Passage for review START
Sometimes, we found that the enhanced and non-enhanced lung cancer BM could be transformed into each other during the follow-up. For instance, the metastatic lesion of Patient 1 changed from non-enhanced type to enhanced type (Fig. 1) during the treatment, and the size decreased with the treatment. However, for the Patient 6, the metastatic lesion changed from enhanced type to non-enhanced type, and tended to increase during follow-up. After standardized treatment, the lesion changed to enhanced type again, and tended to be stable and then partially relieved after follow-up. The mechanisms underlying these transformations remain unclear but may be linked to the dynamics of the blood-tumor barrier6. Notably, MRI enhancement patterns during follow-up examinations may provide critical insights for clinicians to dynamically adjust the treatment plan.

There are some limitations in this study. First of all, due to the particularity of the brain, the puncture injury of brain metastases is often greater than the benefit. In this study, the diagnosis of metastatic tumors is a clinical diagnosis, and there is no definite pathological evidence. The pathological structure and mechanism of non-enhanced brain metastases can only be speculated by existing experience and related studies, and further research needs to be proved by pathological sections, immunohistochemistry and animal experiments. Secondly, there is no detailed analysis on the comprehensive treatment of lung cancer and brain metastases. Third, this study is a single-center study, with a small sample size and a small number of cases of non-enhanced metastatic tumors, so a more accurate study requires a multi-center and large sample study. The current findings have yet to be confirmed in a larger population.
Passage for review END
Dataset records START
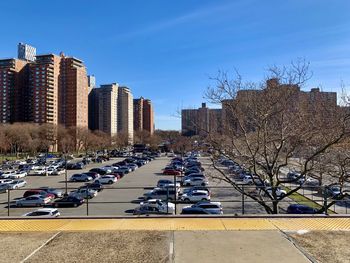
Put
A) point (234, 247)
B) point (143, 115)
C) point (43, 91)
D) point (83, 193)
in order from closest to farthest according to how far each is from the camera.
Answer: point (234, 247)
point (83, 193)
point (43, 91)
point (143, 115)

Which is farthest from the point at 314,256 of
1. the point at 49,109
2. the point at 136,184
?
the point at 49,109

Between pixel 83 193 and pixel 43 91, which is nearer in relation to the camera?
pixel 83 193

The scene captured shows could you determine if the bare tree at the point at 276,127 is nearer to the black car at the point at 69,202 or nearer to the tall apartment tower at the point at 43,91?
the black car at the point at 69,202

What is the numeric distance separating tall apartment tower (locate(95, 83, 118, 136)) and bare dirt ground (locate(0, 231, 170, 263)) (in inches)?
5222

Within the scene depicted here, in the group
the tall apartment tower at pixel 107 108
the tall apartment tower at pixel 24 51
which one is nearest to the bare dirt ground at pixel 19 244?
the tall apartment tower at pixel 107 108

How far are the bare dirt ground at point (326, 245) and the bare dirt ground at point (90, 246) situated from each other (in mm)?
2530

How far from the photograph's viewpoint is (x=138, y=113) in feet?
534

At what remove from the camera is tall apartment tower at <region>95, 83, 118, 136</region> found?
13762 centimetres

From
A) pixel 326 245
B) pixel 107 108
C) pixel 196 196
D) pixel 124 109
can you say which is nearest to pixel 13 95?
pixel 107 108

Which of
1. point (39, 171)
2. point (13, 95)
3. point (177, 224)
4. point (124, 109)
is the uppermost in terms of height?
point (13, 95)

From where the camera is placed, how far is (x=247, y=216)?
27.0 feet

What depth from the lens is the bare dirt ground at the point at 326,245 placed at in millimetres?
5355

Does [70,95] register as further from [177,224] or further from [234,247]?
[234,247]

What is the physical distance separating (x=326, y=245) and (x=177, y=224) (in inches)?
125
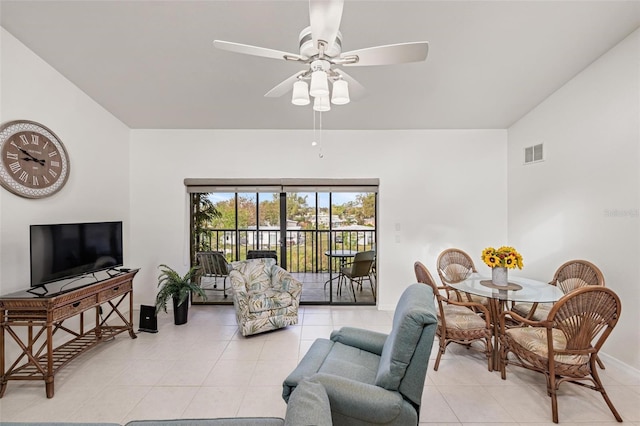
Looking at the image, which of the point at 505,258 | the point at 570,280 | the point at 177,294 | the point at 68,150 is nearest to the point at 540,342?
the point at 505,258

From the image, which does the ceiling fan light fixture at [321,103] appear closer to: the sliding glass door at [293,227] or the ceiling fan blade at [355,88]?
the ceiling fan blade at [355,88]

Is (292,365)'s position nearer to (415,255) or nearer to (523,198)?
(415,255)

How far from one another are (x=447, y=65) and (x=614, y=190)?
6.48ft

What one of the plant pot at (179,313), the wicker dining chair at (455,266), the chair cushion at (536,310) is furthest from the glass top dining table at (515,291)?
the plant pot at (179,313)

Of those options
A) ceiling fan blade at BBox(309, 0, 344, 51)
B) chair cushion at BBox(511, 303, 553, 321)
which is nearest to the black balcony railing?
Dataset records END
Exercise requirements -
A) Answer these questions about the brain metastasis passage:
(i) For Patient 1, from which type to which type did the metastatic lesion change during treatment?
(ii) What might the mechanisms behind the transformations be linked to?
(iii) Is the study single-center or multi-center?
B) Return the section of the brain metastasis passage between "Sometimes, we found" and "the treatment plan.", inclusive.
C) What would come next in the brain metastasis passage? Write the continuation, starting after its final sentence.
These records were taken from a source separate from the brain metastasis passage.

Numbered responses -
A)
(i) From non-enhanced type to enhanced type.
(ii) The dynamics of the blood-tumor barrier.
(iii) Single-center.

B)
Sometimes, we found that the enhanced and non-enhanced lung cancer BM could be transformed into each other during the follow-up. For instance, the metastatic lesion of Patient 1 changed from non-enhanced type to enhanced type (Fig. 1) during the treatment, and the size decreased with the treatment. However, for the Patient 6, the metastatic lesion changed from enhanced type to non-enhanced type, and tended to increase during follow-up. After standardized treatment, the lesion changed to enhanced type again, and tended to be stable and then partially relieved after follow-up. The mechanisms underlying these transformations remain unclear but may be linked to the dynamics of the blood-tumor barrier6. Notably, MRI enhancement patterns during follow-up examinations may provide critical insights for clinicians to dynamically adjust the treatment plan.

C)
Our comparative analysis of cases meeting the inclusion criteria revealed that most non-enhanced metastases gradually increased in about 1 year, which may be related to the slow proliferation of tumors due to the effect of blood tumor barrier or the lack of abundant blood supply for nutrition. Under the same treatment regimen, the non-enhanced metastases could not reach the effective drug concentration in the lesion area in a short time due to the blood tumor barrier, so that the non-enhanced metastases showed an inert response, and it took a longer time to shrink the lesion than the self-enhanced type (Fig. 2, Patient 6–7, Foci 2). In conclusion, the therapeutic efficacy of non-enhanced lung cancer BM is inferior to that of enhanced BM, likely due to insufficient blood supply and low local drug concentrations. Evaluating enhancement profiles of BM via contrast-enhanced MR scans holds significant implications for clinicians in optimizing treatment plans, particularly in dynamically adjusting therapies during follow-up.

Conclusion

This study demonstrates that the therapeutic effect of non-enhanced metastatic lesions is significantly inferior to that of enhanced metastatic lesions when standardized treatment is administered according to clinical guidelines. The degree of MRI enhancement in lung cancer BM serves as an effective imaging biomarker for predicting treatment outcomes. Furthermore, non-enhanced metastases may be identified as an independent prognostic factor. Assessing the enhancement degree of lung cancer BM is valuable for predicting treatment efficacy and guiding the management of lung cancer BM.